_Task instructions_.
Count the lines in the material below that contain the string "board" and reply with that number alone.
--- BEGIN Supplied material ---
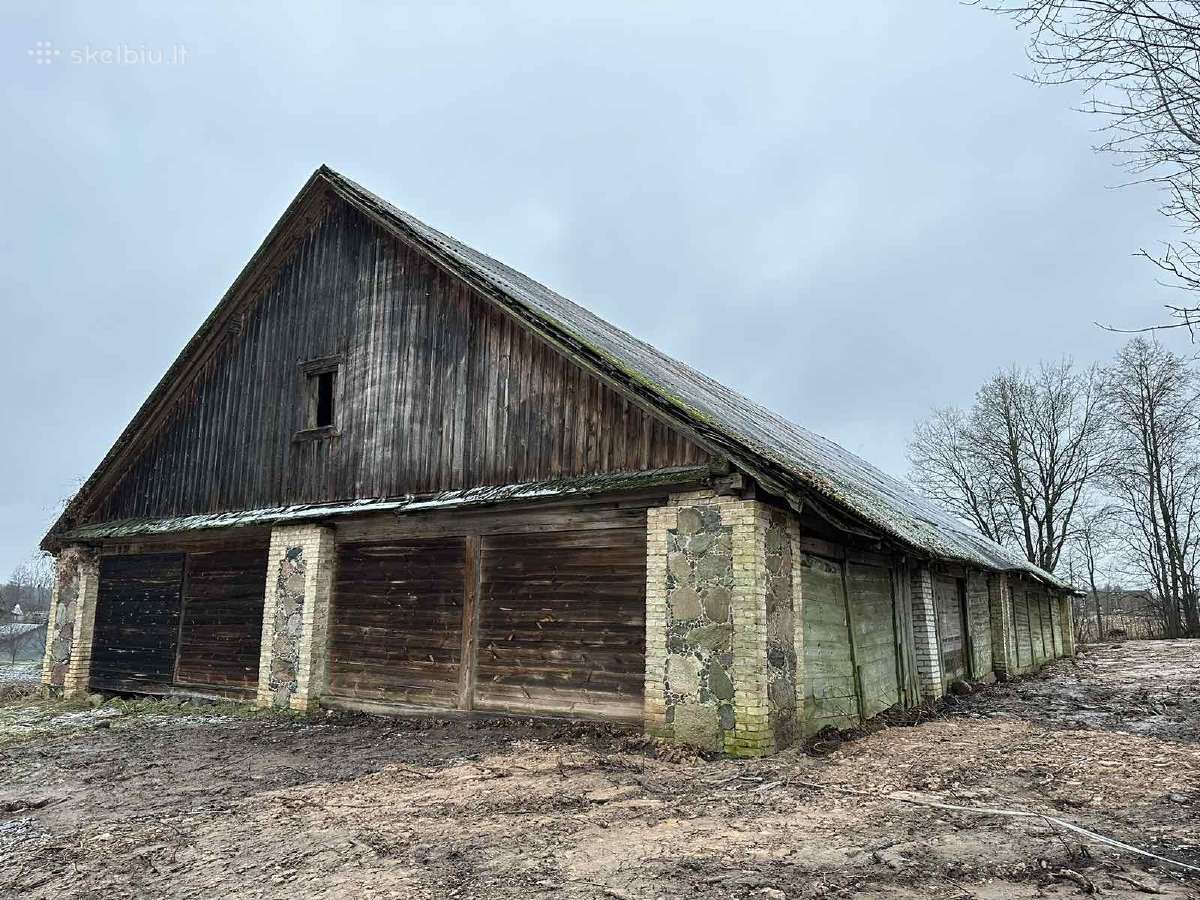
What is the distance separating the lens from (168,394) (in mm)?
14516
--- END Supplied material ---
--- BEGIN Supplied material ---
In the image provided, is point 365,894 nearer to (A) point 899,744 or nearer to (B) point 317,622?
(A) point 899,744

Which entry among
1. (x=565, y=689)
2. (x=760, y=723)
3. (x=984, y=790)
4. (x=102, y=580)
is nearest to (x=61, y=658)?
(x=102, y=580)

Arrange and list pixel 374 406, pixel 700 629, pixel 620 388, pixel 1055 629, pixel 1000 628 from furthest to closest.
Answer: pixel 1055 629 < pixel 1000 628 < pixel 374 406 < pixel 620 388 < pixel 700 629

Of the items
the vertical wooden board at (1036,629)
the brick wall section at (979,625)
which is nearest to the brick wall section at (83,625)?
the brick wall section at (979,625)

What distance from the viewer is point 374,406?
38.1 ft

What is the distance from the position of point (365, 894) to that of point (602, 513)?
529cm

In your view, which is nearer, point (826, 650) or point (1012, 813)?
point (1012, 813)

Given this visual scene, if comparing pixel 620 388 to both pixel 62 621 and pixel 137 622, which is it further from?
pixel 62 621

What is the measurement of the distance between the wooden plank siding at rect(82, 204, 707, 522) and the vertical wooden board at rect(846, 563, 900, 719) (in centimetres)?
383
--- END Supplied material ---
_Worked answer_.
2